- **SELECTION**
====
Can somone pleace prove this step by step answers ? (sinx)(cot x + cos x tan x)=cos x +sin^2x?

Answer 1

sin(x) [cot(x) + cos(x)tan(x)] = cos(x) + sin^2(x)

Choose the more complex side and try to get it to look like the other side. In this case, it's the left hand side.

LHS = sin(x) [cot(x) + cos(x)tan(x)]

Changing everything to sines and cosines, we have

LHS = sin(x) [ (cos(x)/sin(x)) + cos(x)[sin(x)/cos(x)] ]

Putting the terms in brackets under a common denominator,

LHS = sin(x) [ ( cos^2(x) + cos(x)sin^2(x)) / [sin(x)cos(x)] ]

Now that we have a product of terms, note the sin(x) outside of the brackets cancels with the sin(x) in the denominator within the brackets.

LHS = [cos^2(x) + cos(x)sin^2(x)] / cos(x)

Now, we decompose this into two fractions; after all, we have an addition in the numerator. We decompose this in the same fashion that we can decompose (6 + 2)/2 as 6/2 + 2/2.

LHS = cos^2(x)/cos(x) + cos(x)sin^2(x)/cos(x)

Now, note the cancellations that occur. In the first fraction, the cos(x) in the denominator will cancel and the cos^2(x) in the numerator will have its power reduced by one. In the second fraction, the cos(x) on the top and bottom will cancel each other out. This leaves

LHS = cos(x) + sin^2(x) = RHS

Answer 2

by def. cot x=1/tg x = cos x/sin x and tg x is sinx/cosx

so the first member can be written as

sinx( cosx/sinx + cos x*sinx/cosx) and performing those operations

= cos x + sin^2x as you wanted

Answer 3

First thing to do is to remember that cotx = cosx/sinx and tanx = sinx/cosx

I will abreviate: sinx = s... cosx = c... tanx = s/c.... cot x = c/s

The problem is


s(c/s + cs/c) = c + s^2

s(c/s + s) = c + s^2

c + s^2 = c + s^2

Does all that make sense?

Answer 4

(sinx)(cot x + cos x tan x)=cos x +sin^2 x
LHS:
(sinx)(cot x + cos x tan x)
=sinx/tanx+sin^2 x
=cosx+sin^2 x
=RHS

there! (:
====
- **GIVEN PROBLEM A**
In the thread on proving the trigonometric identity, which side does the first answer choose to work on as the more complex one?
====
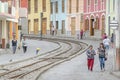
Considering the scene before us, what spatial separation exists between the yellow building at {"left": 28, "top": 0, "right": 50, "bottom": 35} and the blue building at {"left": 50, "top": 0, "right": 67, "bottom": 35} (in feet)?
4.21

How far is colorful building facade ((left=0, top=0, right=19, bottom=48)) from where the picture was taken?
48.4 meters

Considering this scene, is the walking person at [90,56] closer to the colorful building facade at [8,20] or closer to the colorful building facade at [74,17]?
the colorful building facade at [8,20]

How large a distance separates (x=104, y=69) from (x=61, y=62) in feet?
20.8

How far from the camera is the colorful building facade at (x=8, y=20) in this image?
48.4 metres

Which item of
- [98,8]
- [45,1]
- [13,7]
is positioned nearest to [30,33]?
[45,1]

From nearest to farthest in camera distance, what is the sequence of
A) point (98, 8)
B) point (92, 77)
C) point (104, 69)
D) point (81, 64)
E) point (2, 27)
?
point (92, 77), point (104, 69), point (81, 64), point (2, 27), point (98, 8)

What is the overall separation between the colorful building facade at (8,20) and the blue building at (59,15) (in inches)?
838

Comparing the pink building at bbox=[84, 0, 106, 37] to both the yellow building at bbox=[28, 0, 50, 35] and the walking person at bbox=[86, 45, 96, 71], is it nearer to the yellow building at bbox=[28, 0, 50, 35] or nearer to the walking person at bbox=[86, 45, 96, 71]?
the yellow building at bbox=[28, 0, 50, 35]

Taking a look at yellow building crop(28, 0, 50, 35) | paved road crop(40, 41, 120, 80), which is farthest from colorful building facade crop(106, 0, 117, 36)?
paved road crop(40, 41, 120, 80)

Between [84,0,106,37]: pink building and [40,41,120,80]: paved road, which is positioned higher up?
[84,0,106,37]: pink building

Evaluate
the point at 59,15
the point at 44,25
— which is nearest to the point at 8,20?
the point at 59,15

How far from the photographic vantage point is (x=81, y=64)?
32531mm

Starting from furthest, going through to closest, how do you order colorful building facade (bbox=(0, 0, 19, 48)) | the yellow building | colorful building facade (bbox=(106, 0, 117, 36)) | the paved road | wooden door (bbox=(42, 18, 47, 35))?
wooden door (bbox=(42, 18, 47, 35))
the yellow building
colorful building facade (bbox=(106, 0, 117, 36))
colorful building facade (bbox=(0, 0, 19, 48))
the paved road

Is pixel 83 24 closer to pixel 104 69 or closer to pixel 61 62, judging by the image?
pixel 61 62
====
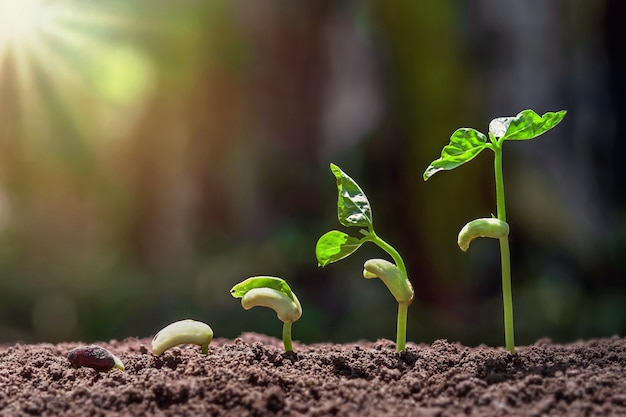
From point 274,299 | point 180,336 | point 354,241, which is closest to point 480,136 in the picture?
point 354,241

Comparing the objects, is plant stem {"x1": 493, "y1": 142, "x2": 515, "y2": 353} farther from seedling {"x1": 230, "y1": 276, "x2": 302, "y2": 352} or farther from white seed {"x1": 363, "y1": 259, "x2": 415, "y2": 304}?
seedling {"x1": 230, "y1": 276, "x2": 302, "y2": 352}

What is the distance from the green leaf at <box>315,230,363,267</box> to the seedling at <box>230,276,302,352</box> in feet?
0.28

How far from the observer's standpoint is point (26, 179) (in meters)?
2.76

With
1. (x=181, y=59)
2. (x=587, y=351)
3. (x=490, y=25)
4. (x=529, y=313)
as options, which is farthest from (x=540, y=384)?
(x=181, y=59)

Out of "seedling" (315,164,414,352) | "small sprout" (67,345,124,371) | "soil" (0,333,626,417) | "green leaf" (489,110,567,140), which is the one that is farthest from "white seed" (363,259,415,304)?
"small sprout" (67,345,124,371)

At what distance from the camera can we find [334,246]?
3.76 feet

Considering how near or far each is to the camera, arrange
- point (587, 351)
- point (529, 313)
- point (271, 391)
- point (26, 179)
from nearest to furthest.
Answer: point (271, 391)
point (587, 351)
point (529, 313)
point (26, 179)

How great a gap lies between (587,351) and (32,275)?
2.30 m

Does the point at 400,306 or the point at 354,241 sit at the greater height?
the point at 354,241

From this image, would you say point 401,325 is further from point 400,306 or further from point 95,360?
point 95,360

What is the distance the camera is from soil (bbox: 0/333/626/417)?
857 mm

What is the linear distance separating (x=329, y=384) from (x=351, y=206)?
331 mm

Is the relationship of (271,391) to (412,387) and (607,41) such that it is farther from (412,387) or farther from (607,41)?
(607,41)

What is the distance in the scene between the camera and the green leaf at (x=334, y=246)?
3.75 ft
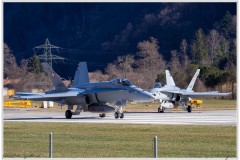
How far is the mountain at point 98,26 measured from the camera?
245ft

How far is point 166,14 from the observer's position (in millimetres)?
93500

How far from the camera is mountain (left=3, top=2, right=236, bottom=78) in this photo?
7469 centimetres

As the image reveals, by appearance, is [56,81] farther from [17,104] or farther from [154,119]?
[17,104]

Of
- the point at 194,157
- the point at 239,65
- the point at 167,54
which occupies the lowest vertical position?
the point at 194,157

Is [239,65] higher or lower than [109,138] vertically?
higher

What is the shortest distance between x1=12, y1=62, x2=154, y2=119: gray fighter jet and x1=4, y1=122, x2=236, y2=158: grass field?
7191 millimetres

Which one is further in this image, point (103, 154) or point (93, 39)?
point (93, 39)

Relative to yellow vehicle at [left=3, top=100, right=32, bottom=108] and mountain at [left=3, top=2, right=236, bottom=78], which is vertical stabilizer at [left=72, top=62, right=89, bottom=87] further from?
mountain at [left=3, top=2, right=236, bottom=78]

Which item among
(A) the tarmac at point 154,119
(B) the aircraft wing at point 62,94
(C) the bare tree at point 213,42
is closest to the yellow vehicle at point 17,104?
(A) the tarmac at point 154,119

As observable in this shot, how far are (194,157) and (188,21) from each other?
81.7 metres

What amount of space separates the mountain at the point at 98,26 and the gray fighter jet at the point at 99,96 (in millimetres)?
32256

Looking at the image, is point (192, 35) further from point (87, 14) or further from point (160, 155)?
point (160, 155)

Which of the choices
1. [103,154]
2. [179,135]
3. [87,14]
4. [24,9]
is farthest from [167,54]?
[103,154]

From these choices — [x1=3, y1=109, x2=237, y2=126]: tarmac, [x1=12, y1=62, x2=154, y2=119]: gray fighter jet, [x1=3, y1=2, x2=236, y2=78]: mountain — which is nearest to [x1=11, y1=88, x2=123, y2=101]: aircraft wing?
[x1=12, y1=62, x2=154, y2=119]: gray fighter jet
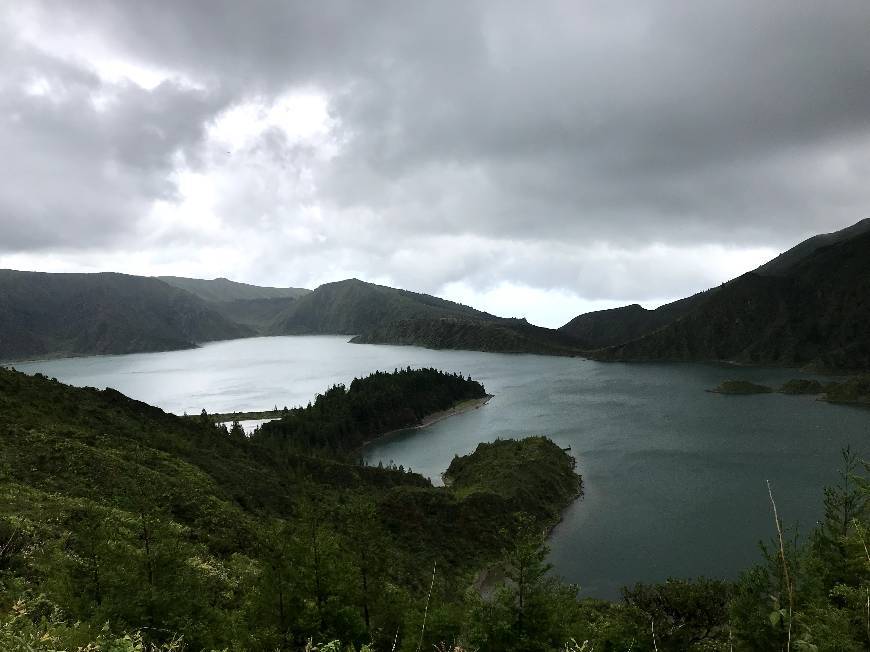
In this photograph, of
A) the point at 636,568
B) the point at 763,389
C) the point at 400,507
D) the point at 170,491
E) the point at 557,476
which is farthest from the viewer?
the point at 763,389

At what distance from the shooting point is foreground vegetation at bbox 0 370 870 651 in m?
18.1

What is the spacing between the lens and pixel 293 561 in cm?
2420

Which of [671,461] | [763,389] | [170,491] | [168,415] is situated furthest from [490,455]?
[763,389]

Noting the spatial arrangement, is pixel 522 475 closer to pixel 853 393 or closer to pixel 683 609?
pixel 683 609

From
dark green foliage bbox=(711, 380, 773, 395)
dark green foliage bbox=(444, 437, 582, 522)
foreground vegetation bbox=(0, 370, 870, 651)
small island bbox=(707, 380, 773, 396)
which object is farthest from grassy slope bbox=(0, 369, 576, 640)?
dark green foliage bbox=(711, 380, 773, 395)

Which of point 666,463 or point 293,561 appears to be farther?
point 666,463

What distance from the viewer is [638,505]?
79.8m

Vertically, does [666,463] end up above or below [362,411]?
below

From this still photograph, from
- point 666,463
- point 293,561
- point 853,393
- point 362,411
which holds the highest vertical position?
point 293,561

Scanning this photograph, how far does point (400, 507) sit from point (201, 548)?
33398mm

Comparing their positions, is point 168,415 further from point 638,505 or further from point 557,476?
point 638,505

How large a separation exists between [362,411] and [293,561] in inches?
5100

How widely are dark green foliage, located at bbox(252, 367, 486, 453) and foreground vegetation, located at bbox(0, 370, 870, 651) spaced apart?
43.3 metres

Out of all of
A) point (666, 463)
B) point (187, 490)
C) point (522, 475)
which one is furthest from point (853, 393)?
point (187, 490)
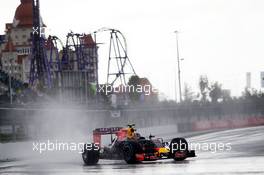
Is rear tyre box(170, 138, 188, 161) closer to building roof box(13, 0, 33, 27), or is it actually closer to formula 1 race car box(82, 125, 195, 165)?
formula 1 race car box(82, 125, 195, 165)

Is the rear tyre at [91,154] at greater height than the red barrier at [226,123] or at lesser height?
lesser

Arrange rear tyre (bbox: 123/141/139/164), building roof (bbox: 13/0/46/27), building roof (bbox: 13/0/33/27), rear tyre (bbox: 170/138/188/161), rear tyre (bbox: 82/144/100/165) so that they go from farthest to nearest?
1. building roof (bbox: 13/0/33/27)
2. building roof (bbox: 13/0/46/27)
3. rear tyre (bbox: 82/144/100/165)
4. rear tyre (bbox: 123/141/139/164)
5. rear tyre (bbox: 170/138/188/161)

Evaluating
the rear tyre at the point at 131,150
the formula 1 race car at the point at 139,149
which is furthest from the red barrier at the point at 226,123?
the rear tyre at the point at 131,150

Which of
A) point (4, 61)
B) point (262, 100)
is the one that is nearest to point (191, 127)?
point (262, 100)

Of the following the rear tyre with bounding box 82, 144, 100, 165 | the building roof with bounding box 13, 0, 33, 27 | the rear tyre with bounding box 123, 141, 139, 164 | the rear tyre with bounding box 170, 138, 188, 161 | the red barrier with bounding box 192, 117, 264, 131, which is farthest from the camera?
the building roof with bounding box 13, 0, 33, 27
====
- **GIVEN PROBLEM B**
Reproduce the lines of the rows without any change, starting with the line that contains "From this still photograph, from" and continuing through the line that contains "43.3 metres", both of those included.

- **WRITTEN SOLUTION A**
The left-hand side.

- **WRITTEN SOLUTION B**
From this still photograph, from
- point 666,463
- point 293,561
- point 853,393
- point 362,411
which holds the highest vertical position?
point 293,561

Scanning this photograph, how far does point (400, 507) sit from point (201, 548)?
33398mm

Comparing their positions, is point 168,415 further from point 638,505 or further from point 557,476?
point 638,505

How large a separation exists between [362,411] and [293,561] in inches?
5100

How widely are dark green foliage, located at bbox(252, 367, 486, 453) and foreground vegetation, located at bbox(0, 370, 870, 651) spaced apart?
43.3 metres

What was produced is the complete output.